Jonathan M Satovsky discusses markets 10 years after the Lehman Brothers collapse, describes how consumers’ lottery habits hurt them, and explains his emphasis on the long view when setting investing goals.
Good afternoon. This is Jonathan Satovsky of Satovsky Asset Management. September 2018 with a video blog update.
And today we want to talk about 3 things.
Lessons on Lehman, lottery tickets, and the long view.
So let’s start with Lehman brothers because 10 years ago, in September of 2008, we experienced a major financial crisis and financial markets around the world had declined significantly.
And sort of deterred people from believing in capitalism and developing good long term habits of saving and investing and taking a disciplined approach to investing.
But if you look at it, the financial markets referenced by the S&P 500 declined 55% in from January of 2008 through February of 2009.
And now if you fell asleep like Rip Van Winkle for the 10 years, you’d be up 150%.
So what it has caused people is more of a lottery impact.
In fact the behavior of the consumer population, 3 out of 10 low income families played the lottery every week.
They spend $412 dollars annually on the lottery representing over $80 billion a year in lottery tickets.
So people are trying to get rich quick.
But you know just to give you a little perspective, you know last year’s darling in Bitcoin is down 60% this year.
So be careful about getting too enamored with anything, even the S&P 500.
If you take the long view, the last decade even see that the US market has vastly outperformed all the markets around the world, the foreign markets and emerging markets.
So I was with a friend last week and he told me, John, I just want to make the most money. That’s how I’d be happy.
I said, the most money, that’s interesting.
So what does that mean?
Is that in a day, in a week, in a year, in 5 years, in 10 years?
You know, how do you measure that success?
So to sort of expand upon the lesson, I’m gonna show a little example of the Nasdaq emerging markets and a globally diversified 60% value oriented stock portfolio and 40% bonds over the last 10 years.
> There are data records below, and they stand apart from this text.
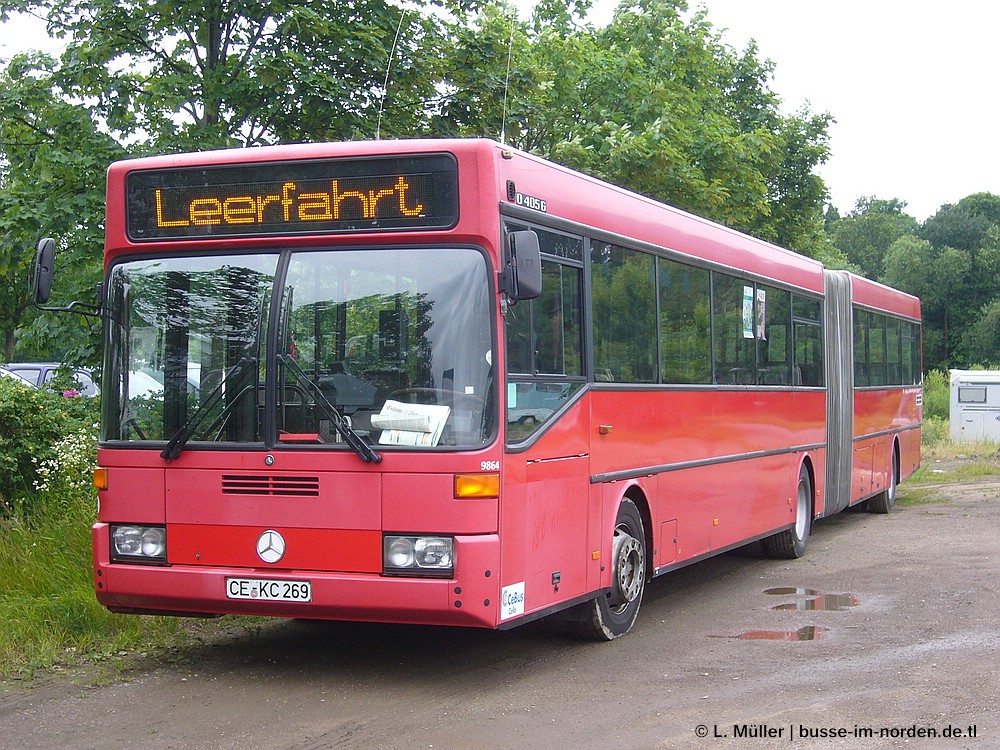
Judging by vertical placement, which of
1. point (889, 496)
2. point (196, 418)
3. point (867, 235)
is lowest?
point (889, 496)

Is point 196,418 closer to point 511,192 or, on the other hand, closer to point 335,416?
point 335,416

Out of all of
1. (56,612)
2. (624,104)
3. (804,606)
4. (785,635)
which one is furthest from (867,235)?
(56,612)

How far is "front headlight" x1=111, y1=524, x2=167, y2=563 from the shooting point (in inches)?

And you could see that as a byproduct of the growth of Nasdaq related companies, Amazon and Apple crossing the trillion dollar mark which in fact in 1982, the trillion dollars was the entire market capitalization of the entire US market.
So it’s sort of a fascinating change over the last 10 years that these several companies had such a dramatic outsize impact.
But now let’s zoom back 20 years and go from January of 1999 and look at the same 3 Nasdaq emerging markets and the globally diversified 60-40 portfolio.
And you see a different story. Emerging markets would have been the best place to sit.
So understanding someone’s risk profile and someone’s temperament is probably 90% of people’s success because you need to find a path that you understand and you can be discipline enough so you can capture the returns of the investments that you have over a lifetime.
So with that have a wonderful rest of your September and we’ll speak again next month.